Alternatives Worth Comparing
WOW! competes with different providers depending on your specific market. Here are the most common overlaps:
- AT&T covers many of the same southern markets (Alabama, Georgia, Florida). Their fiber plans offer symmetrical multi-gig speeds where available.
- Spectrum is the primary cable competitor in several WOW! territories. Spectrum offers a no-contract model but does have a 1 TB soft cap in some regions.
- Google Fiber is available in limited WOW! markets and undercuts on price while offering symmetrical 1-8 Gbps fiber connections.
- T-Mobile Home Internet is a wireless alternative for WOW! customers frustrated with cable performance, delivering 33-245 Mbps with no data caps.
Common Questions from WOW! Subscribers
Does WOW! throttle streaming services?
WOW! does not selectively throttle specific services like Netflix or YouTube. If your streaming looks buffery, it is more likely a Wi-Fi issue or general network congestion during peak hours. Test with Ethernet to confirm.
Can I use my own modem with WOW!?
Yes, for cable plans. WOW! publishes a list of approved modems on their website. A popular choice is the Motorola MB8600 (DOCSIS 3.1) or the Netgear CM2000. Bringing your own modem saves the monthly rental fee. For fiber plans, you must use WOW!'s optical network terminal.
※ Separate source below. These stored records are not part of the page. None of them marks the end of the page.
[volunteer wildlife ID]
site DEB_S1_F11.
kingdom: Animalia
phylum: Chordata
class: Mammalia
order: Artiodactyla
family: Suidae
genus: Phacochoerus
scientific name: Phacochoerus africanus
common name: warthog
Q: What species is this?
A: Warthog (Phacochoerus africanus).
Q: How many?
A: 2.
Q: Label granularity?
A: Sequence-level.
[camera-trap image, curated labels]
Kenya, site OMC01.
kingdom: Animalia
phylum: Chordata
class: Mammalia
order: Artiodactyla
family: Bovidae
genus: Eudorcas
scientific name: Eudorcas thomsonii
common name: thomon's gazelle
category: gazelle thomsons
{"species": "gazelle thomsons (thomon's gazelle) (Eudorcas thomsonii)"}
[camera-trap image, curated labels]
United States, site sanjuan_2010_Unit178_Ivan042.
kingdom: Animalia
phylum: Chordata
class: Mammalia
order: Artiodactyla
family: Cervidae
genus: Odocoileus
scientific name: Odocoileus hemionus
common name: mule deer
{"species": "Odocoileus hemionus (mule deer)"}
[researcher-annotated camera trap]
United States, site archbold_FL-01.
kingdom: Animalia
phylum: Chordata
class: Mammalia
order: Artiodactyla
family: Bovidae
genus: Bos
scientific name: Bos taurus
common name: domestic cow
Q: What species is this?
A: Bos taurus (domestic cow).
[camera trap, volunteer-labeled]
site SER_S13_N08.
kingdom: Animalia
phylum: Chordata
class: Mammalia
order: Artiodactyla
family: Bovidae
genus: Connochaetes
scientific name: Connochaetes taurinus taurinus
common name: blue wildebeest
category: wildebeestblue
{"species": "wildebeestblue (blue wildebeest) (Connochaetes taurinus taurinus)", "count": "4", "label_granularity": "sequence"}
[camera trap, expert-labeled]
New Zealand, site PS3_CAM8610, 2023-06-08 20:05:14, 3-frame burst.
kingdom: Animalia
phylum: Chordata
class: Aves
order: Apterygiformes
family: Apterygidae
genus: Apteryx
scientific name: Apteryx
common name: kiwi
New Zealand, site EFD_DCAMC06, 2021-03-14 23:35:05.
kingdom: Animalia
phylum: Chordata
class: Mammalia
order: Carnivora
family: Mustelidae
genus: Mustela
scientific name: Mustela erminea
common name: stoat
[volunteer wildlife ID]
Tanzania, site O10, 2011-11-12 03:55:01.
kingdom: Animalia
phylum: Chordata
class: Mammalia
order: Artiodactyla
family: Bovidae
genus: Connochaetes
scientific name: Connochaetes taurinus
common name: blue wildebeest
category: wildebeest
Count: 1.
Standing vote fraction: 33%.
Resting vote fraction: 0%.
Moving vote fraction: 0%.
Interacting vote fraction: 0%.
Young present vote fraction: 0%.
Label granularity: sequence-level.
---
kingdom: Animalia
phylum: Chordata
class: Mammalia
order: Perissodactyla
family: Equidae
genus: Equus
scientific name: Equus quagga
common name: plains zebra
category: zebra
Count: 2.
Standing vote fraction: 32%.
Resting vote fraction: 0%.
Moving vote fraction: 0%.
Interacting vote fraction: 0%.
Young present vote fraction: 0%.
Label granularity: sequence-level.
Why does my Eero show a red LED?
A red light on any Eero unit means it has lost its internet connection. First, check if the main Eero's modem has solid status lights. If the modem looks fine, unplug the Eero for 30 seconds and plug it back in. If the red light persists, try rebooting through the Eero app by tapping on the affected device and selecting "Restart."
Is WOW! internet good for gaming?
On cable with a wired connection, absolutely. Typical ping times of 15-35ms are perfectly acceptable for competitive gaming. On fiber, sub-10ms ping is excellent. The key factor is using Ethernet rather than Wi-Fi — wireless jitter can cause lag spikes regardless of how fast your base connection is.
How do I reach WOW! customer support?
Call 1-866-496-9669 for 24/7 technical support. You can also chat with support through the WOW! mobile app or their website. For billing questions and plan changes, the same number works during business hours.